The appeal is obvious. You own the interface and you capture the usage and are the go to across the jobs to be done the user has.
The catch is that you increase friction for adoption of your product and are now going heads up against ChatGPT / Claude Cowork / Codex, etc.
It can make sense in two cases. The first is when you’re the system of record (and or action/engagement already), so your users already live in your product all day and a native agent inside it beats sending them elsewhere. The second is when the domain reasoning is the product, where the work is specialized enough that a horizontal agent can’t do it well enough. Both essentially mean that your product is verticalized enough that for some subset of users it can be the core agent they use on a daily basis.
Harvey is one example. It’s betting that for lawyers, it can be the core agent rather than a feature inside a horizontal one. The same logic holds for other vertical players going deep on a single profession.
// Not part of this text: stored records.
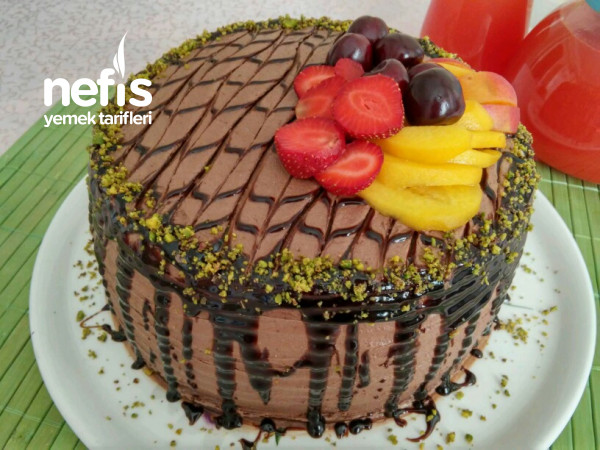 Pratik Çikolatalı Meyveli Doğum Günü Pastası (Hazır Pandispanyalı)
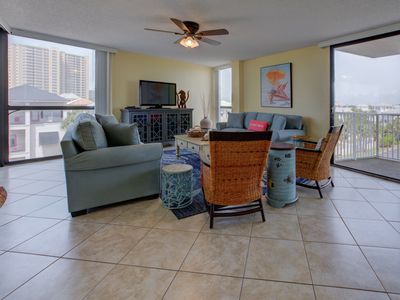 Photo for Bright, coastal condo, Steps to the beach, Beach service included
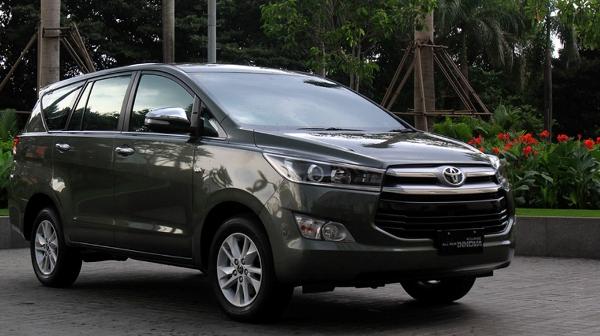 Xe-Toyota-Innova-2016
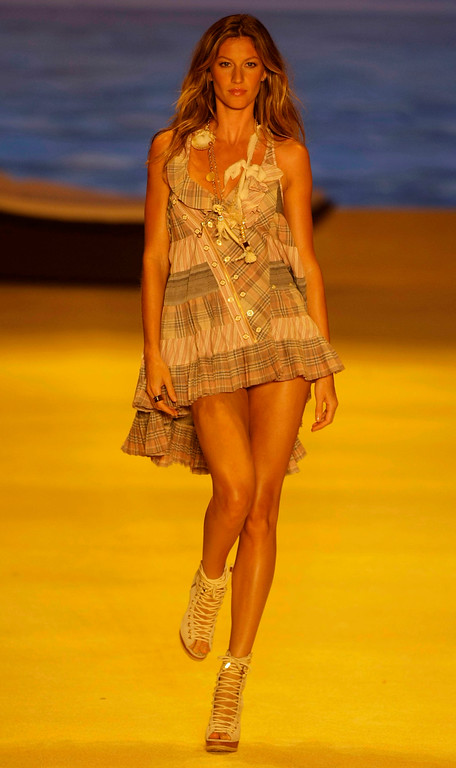 . Top model Gisele Bundchen wears a creation by Colcci during the Sao Paulo Fashion Week in Sao Paulo, Wednesday, June 17, 2009. (AP Photo/Nelson Antoine)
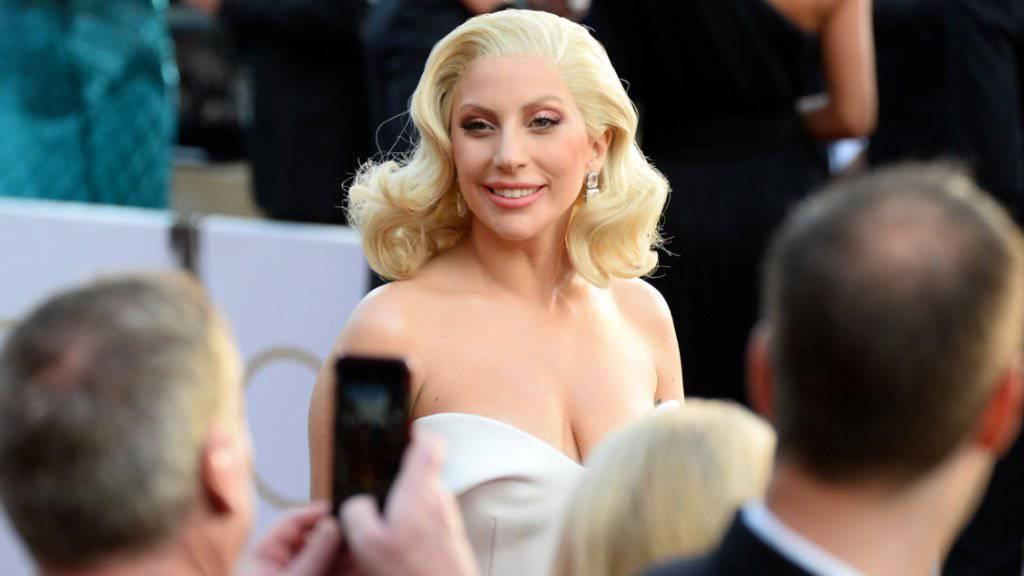 Lady Gaga letzten Montag vor der Oscar-Gala, auf der sie ihre Solidarität mit Missbrauchsopfern bekundete. Neu hat sie auch ein passendes Tattoo (Archiv).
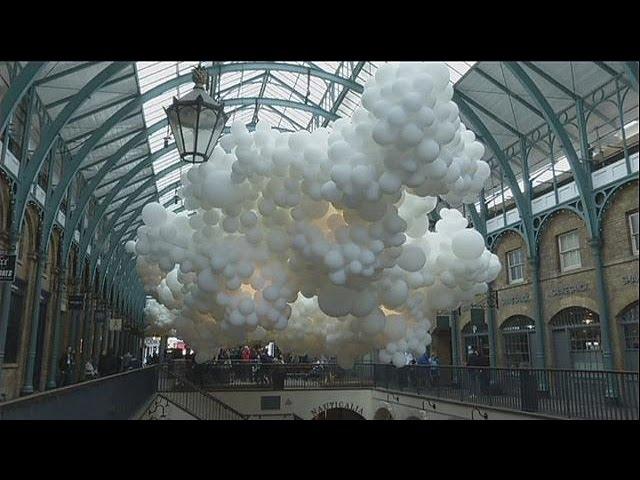 Pétillon enchante Covent Garden avec ses milliers de ballons - le mag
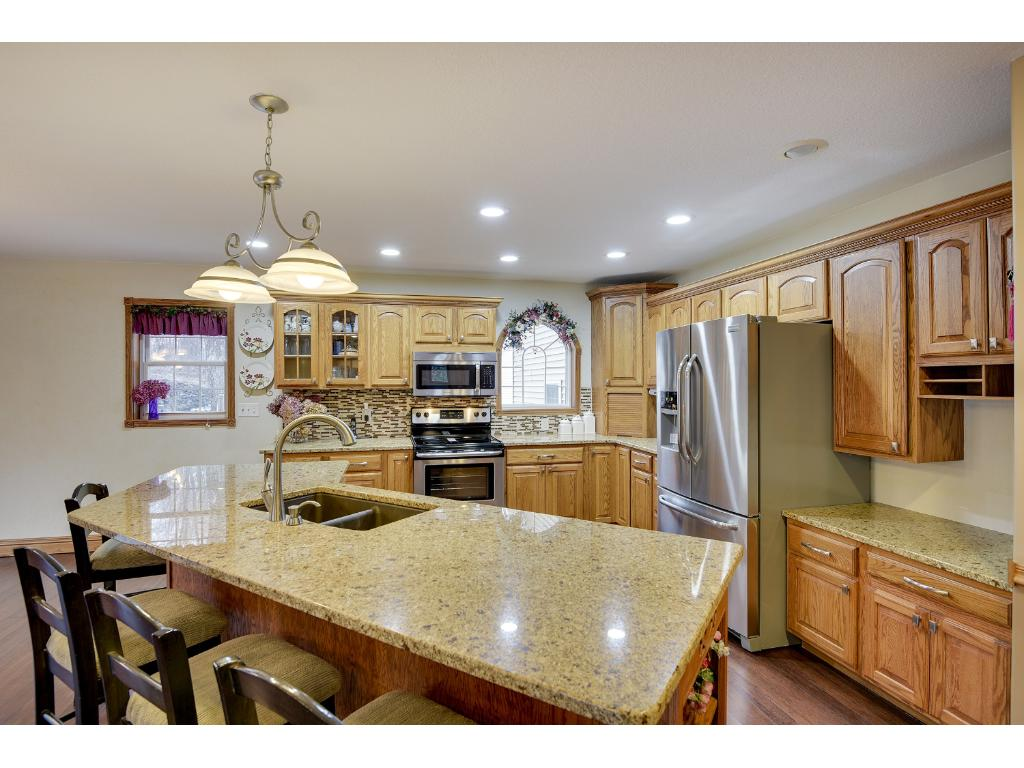 Beautiful Bamboo Hardwood Floors and Brand New Granite Island!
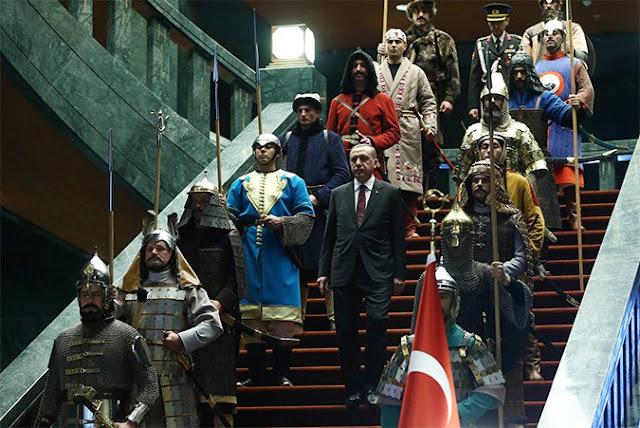 Ο Ερντογάν ονειρεύεται Βιέννη και Ιερουσαλήμ και η ΕΕ μιλά μαζί του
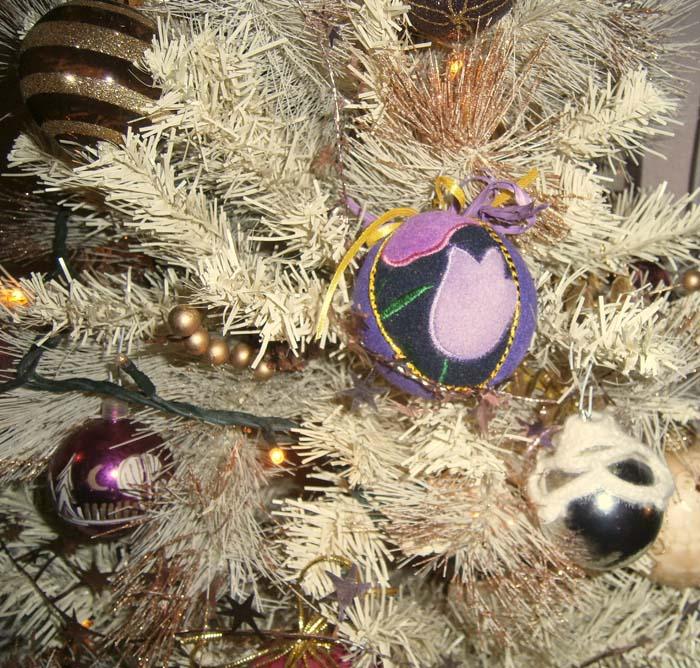 La pallina di feltro sull'albero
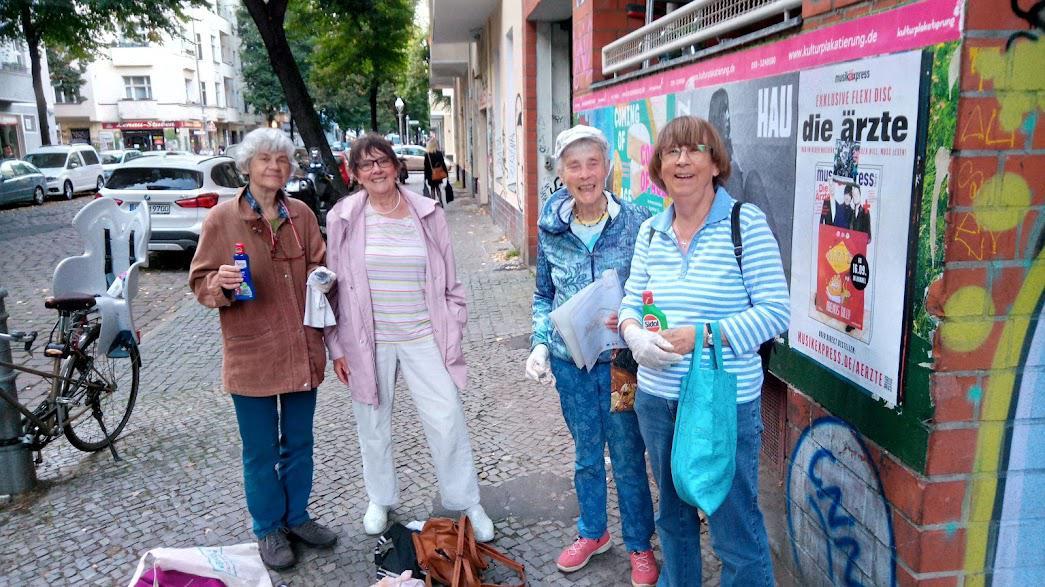 Vier Frauen auf einem Gehweg schauen in die Kamera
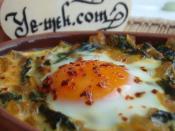 Güveçte Yumurtalı Ispanak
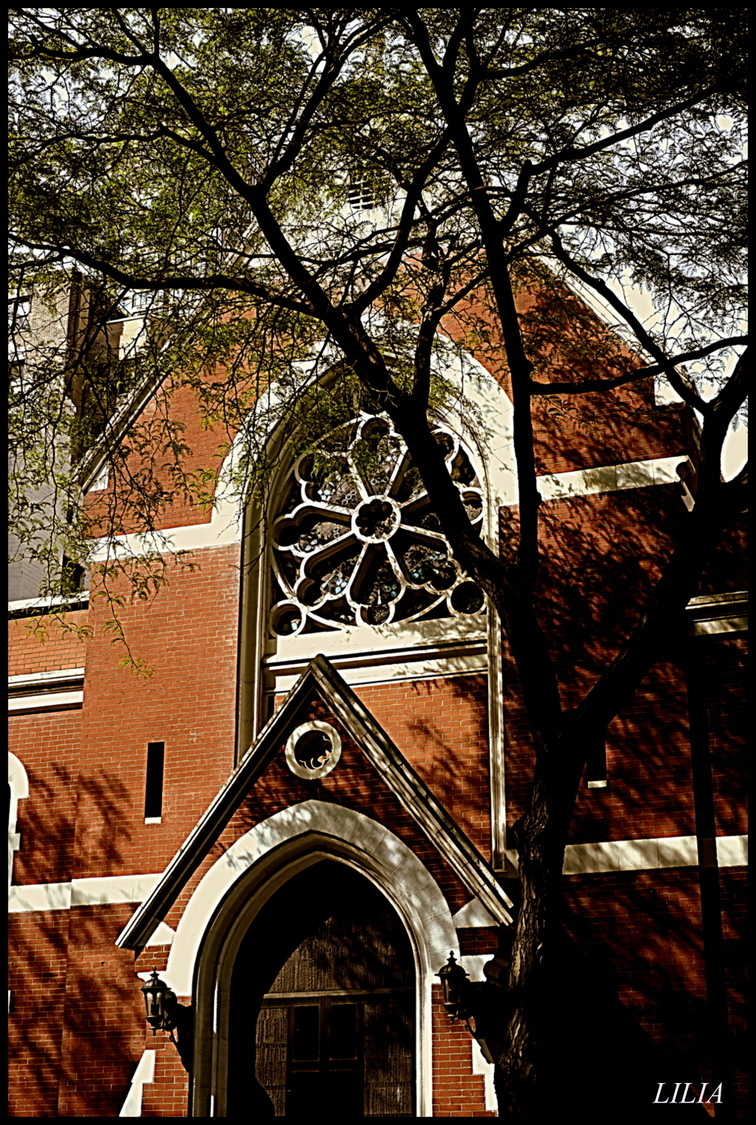 church | LENS MODEL NOT SET <br> Click image for more details, Click <b>X</b> on top right of image to close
The bet is that the work is specific enough to justify a dedicated agent.
As general harnesses improve however, there is a risk that some competitors in these verticals take a “power the agent” approach and meet customers where they are - in another horizontal agent.
If a general agent already does most of someone’s job, convincing them to switch to yours for a slice of it is a hard sell.
The other path is to accept that your customer lives in a horizontal agent, and make that agent better at your domain instead of trying to replace it.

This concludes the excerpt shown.